The government added 2 additional options for ethnicity in the 2021 Census: ‘Roma’ and ‘Black British Other’. However, they rejected 53 out of 55 requests for more categories!
Following the 2011 Census the government engaged in a consultation in 2015 with several organisations and individuals over whether they needed to increase the number of ethnic categories. Based on feedback from 46 organisations and 86 individuals, most of them found the existing categories acceptable, but they received 55 requests for more categories.
Some of the examples of requests for new categories included Somali, Jewish and Kashmiri.
Of these 55 requests, only two changes were judged to be worth including in the 2021 Census:
- Including a separate ‘ROMA’ tick box under the ‘White’ category, rather than putting this together with GYPSY.
- Including an ‘other’ BLACK category besides AFRICAN and CARIBBEAN, and allowing respondents to write in details.
The board of Census experts made their decisions to accept the above two changes for new ethnic categories. They used a standard evaluation procedure in which each category was scored the basis of:
- User need: was there a need to gather more specific information (easily) on the specific new categories of ethnic group?
- Lack of alternative information: was there no where else information could be found out about the suggested new group? (This was the case with the Roma category).
- Clarity of data collection: some categories were rejected because of too much overlap. For example, offering a ‘Kashmiri’ option would probably reduce the number of people ticking ‘Indian’ or ‘Pakistan’. Some of the people who ticked ‘Kashmiri’ would identify as BOTH Pakistani and Kashmiri, or both Indian and Kashmiri.

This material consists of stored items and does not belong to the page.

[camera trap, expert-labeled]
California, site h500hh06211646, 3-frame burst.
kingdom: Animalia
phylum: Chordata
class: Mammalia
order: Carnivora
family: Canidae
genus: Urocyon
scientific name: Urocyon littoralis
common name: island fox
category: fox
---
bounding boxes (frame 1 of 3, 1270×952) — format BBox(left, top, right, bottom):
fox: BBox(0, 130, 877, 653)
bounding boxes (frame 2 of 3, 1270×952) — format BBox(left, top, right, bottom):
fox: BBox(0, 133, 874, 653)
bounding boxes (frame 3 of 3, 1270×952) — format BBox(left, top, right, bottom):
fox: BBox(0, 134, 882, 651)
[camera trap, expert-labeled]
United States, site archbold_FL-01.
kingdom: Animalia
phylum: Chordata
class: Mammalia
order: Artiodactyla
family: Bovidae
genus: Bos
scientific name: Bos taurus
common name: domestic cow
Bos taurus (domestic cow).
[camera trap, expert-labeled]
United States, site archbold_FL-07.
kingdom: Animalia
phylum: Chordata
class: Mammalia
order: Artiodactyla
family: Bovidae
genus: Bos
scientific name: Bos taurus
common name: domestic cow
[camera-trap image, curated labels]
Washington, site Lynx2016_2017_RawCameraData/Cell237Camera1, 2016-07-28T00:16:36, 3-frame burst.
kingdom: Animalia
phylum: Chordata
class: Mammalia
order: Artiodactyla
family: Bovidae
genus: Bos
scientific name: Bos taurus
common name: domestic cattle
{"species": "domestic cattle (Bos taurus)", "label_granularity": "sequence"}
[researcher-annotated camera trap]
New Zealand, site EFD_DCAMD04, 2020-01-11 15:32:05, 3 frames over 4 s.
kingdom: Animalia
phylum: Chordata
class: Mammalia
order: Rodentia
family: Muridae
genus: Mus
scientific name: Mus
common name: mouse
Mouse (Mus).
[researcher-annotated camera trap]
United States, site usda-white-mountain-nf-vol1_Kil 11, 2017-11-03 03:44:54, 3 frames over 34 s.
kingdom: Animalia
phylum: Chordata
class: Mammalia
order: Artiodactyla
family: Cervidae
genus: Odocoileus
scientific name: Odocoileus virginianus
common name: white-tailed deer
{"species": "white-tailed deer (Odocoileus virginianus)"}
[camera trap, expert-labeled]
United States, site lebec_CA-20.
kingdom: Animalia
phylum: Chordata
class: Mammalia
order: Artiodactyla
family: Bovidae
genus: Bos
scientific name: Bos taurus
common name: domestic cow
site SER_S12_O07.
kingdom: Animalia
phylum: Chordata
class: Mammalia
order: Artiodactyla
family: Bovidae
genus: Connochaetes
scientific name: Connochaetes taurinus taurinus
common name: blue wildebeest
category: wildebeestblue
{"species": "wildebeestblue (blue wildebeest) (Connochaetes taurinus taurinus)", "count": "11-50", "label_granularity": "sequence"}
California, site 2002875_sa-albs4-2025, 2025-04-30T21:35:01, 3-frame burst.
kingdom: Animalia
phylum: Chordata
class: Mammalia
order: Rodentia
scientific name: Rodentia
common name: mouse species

- Consistency with the 2011 Census: taking reliability and comparison with previous data into account.
In many cases the Census team decided ethnicity information was already covered already in the ‘religion’ section or by simply allowing respondents to write in their responses would yield sufficient information compared to a fresh tick box.
Current list of ethnicity options in the 2021 UK Census…
Analysis of changes to ethnicity options: disrespecting Diversity?
It feels a little like The Census paid lip service to this process rather than seriously considering increasing the number of available categories.
They sampled less than 100 individuals outside of formal organisations. Of these, 40% of respondents requested a change, which is significant, and then rejected most of these.
I imagine the reason for this was practical: once you start increasing the number of ethnicity options the form rapidly becomes impractically long. For example, if you included ‘Somali’, it seems a bit unfair to not include every African subcategory, which would mean dozens more boxes, and so on for every other suggestion.
Having an ethnicity section with possibly 200 options would simply be off putting. Allowing respondents to write in their responses means they’ve already covered the ‘inclusion’ aspect.
In terms of data analysis, when the Census is online, it’s easy enough to filter by written-in responses.
Having said that it is worth noting that the Census probably tells us very little about identity. It doesn’t tell us what ethnicity means to the respondents.
Signposting and sources
This material is mainly relevant to the Culture and Identity option, usually taught in the first year of A-level sociology.